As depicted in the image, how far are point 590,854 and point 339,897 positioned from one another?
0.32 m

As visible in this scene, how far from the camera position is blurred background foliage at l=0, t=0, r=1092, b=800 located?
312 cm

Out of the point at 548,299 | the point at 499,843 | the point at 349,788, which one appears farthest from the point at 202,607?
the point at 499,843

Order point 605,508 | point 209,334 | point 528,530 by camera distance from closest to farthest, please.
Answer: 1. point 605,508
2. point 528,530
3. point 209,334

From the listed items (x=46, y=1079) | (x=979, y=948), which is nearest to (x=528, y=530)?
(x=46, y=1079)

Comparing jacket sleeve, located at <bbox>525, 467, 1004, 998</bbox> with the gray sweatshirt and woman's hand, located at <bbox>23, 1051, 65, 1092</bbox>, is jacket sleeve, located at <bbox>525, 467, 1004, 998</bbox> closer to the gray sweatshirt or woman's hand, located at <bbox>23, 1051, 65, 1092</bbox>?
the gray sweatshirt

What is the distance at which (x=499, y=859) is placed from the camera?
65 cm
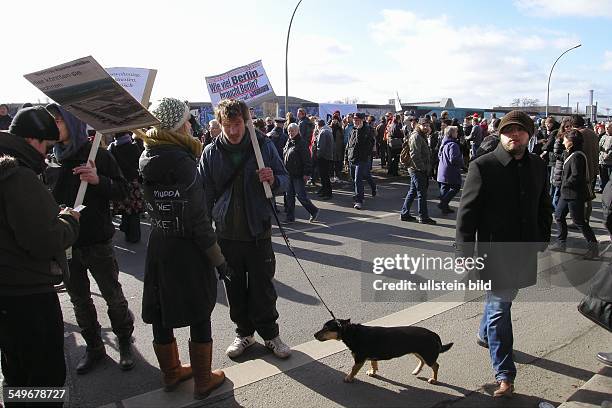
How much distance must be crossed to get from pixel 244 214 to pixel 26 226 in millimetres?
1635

BRIEF
Repeat each line of the records above exactly, but do not copy the pictures.

THE SOLUTION
As depicted in the image, how far are point 590,854 and point 339,897 positioned from one another?
0.32 m

As visible in this scene, how far from the camera position is blurred background foliage at l=0, t=0, r=1092, b=800 located?
312 cm

Out of the point at 548,299 | the point at 499,843 | the point at 349,788, which one appears farthest from the point at 202,607?
the point at 499,843

Order point 605,508 | point 209,334 | point 528,530 by camera distance from closest to farthest, please.
Answer: 1. point 605,508
2. point 528,530
3. point 209,334

From the listed items (x=46, y=1079) | (x=979, y=948), which is nearest to (x=528, y=530)?
(x=46, y=1079)

Comparing jacket sleeve, located at <bbox>525, 467, 1004, 998</bbox> with the gray sweatshirt and woman's hand, located at <bbox>23, 1051, 65, 1092</bbox>, is jacket sleeve, located at <bbox>525, 467, 1004, 998</bbox> closer to the gray sweatshirt or woman's hand, located at <bbox>23, 1051, 65, 1092</bbox>?
the gray sweatshirt

What is the distance at which (x=499, y=859) is placed from the camera?
65 cm
How much distance must be crossed to get from pixel 244 214 to pixel 26 226 in millimetres?
1635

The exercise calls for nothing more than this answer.